When Swansea broke quickly from one of those attacking set pieces for City, Ben Watkins, one of two players kept back to defend, slid in hard on Loveridge and took the striker out with a challenge that would eventually lead to him having to limp out of the game. Referee Mark Dadds took his time before showing a red card to Watkins – I was in a minority of one among the six people discussing the incident around by me who thought the referee had made the right decision.

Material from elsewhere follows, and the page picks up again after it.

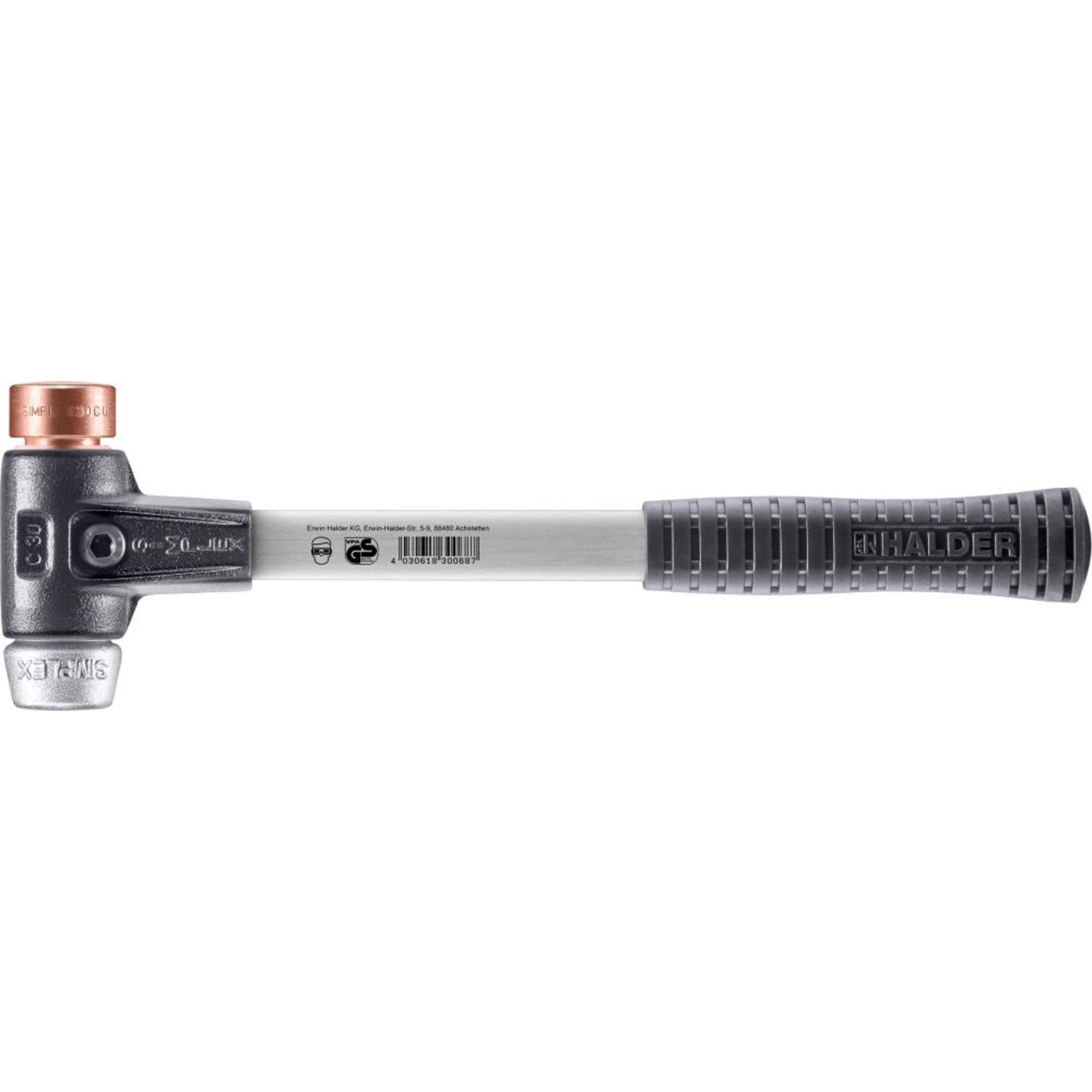 Schonhammer SIMPLEX Nr. 3749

Although the foul occurred out on the touchline, Watkins was the last man and so I reasoned he had to go under the current interpretation of the law, but someone did make what was a fair point in my opinion when they said that while it was the sort of thing which would see a red card in the Premier League, should it do so in a match like this? The definite impression I’ve gained through watching a decade of age group related matches is that referees tend to be more sympathetic to the players than they are in senior games.
The upshot was that Harris was left to largely plough a lone furrow up front as City looked to shore up their midfield, but it was very hard to see a way back into the game for them at half time. As it turned out though, they went on to have the better of the second half and, by the end, they could feel aggrieved not to have got themselves a draw.

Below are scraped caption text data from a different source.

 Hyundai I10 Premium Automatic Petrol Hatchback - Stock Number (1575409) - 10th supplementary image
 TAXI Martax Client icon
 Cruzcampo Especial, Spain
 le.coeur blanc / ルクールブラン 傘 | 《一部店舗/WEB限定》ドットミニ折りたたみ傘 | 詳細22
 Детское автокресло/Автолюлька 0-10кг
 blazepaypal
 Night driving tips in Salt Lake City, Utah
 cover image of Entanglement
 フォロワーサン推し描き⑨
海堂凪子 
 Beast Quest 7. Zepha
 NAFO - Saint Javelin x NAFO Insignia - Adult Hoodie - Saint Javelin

Given City’s scoring record, Swansea may have thought they already had the game won at 1-0, but they were nowhere near as impressive with a man advantage as they were when it was eleven against eleven and, apart from another Gorre effort that drew a fine save from Wilson, never really looked like adding to their goal tally.

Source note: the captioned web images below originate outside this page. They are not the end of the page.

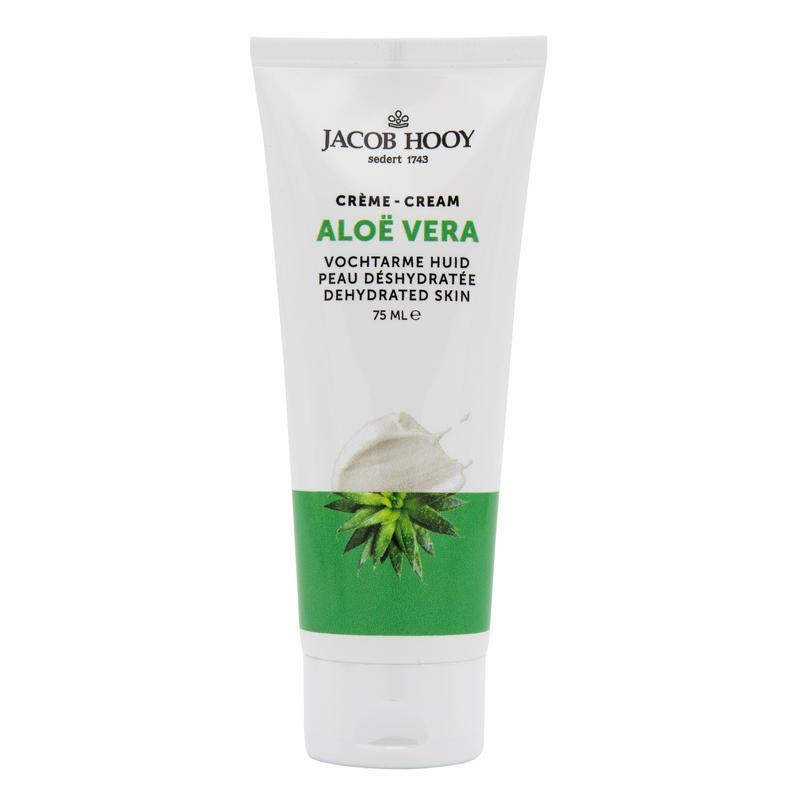 Aloe vera cremeDag/nachtverzorging8712053053125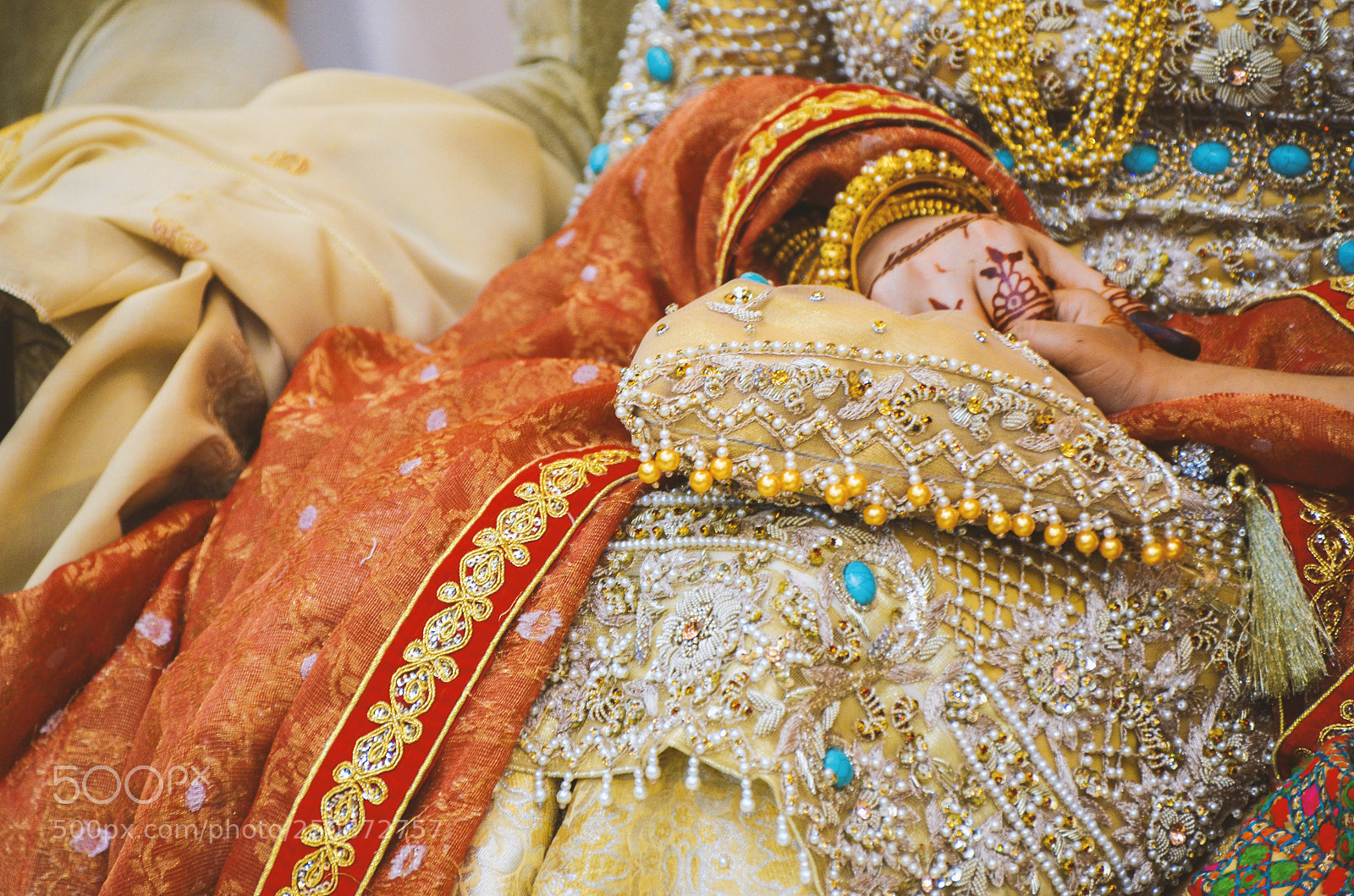 Nikon D5100 sample photo. Bride photography
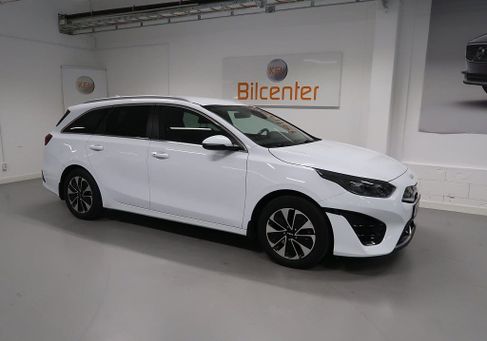 Kia Cee'd Sportswagon, 2023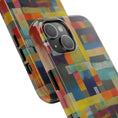 Load image into Gallery viewer, Inner Dimension By Jamie N. Tough Phone Cases

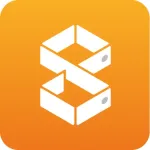 SantaPocket - Smart Locker Icon
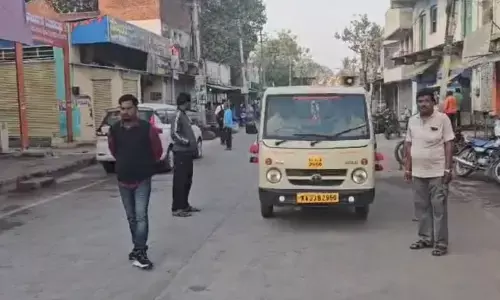 ಯಾದಗಿರಿ | ಹೋಳಿ ಹಬ್ಬದ ಮುನ್ನೆಚ್ಚರಿಕೆ ಕ್ರಮ ಕೈಗೊಳ್ಳಲು ಜಿಲ್ಲಾಧಿಕಾರಿ ಡಾ.ಸುಶೀಲಾ ಬಿ. ಸೂಚನೆ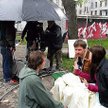 Film za pieniądze zebrane w sieci już gotowy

For their part, City could still not fashion much at all in open play, but Harris was drawing fouls from defenders and so the home side did have three free kicks in threatening positions – captain Tom James, Pilkington and Kennedy all had a go, but none of them seriously threatened the goal.
The same could not be said though when Harris, tellingly, cut in from the left wing to curl an angled right footed shot that came back off the crossbar and when sub Macauley Southam’s great volley from twenty yards beat Davies only to fly inches wide of the post in the dying moments of the game.
In truth, City huffed and puffed without creating a great deal in the second half, but, given they were a man short, it was an impressive effort and I feel that this was an occasion where any criticism directed at a Cardiff team would have to be of the mild variety.
Although there is still one more home game to come for the Under 21s (against Ipswich next Monday), one thing I should do while I remember is thank the club for the fact that games at this level at Cardiff City Stadium have been free to enter for everyone this season – a look at the websites of other sides in our league shows that this is far from the case with all of our rivals at Under 21 level. There is more than enough to be critical of at the club these days, but it’s only right that they be given some credit when it is due and this is such a case in my book – well done to whoever took the decision not to charge for these games.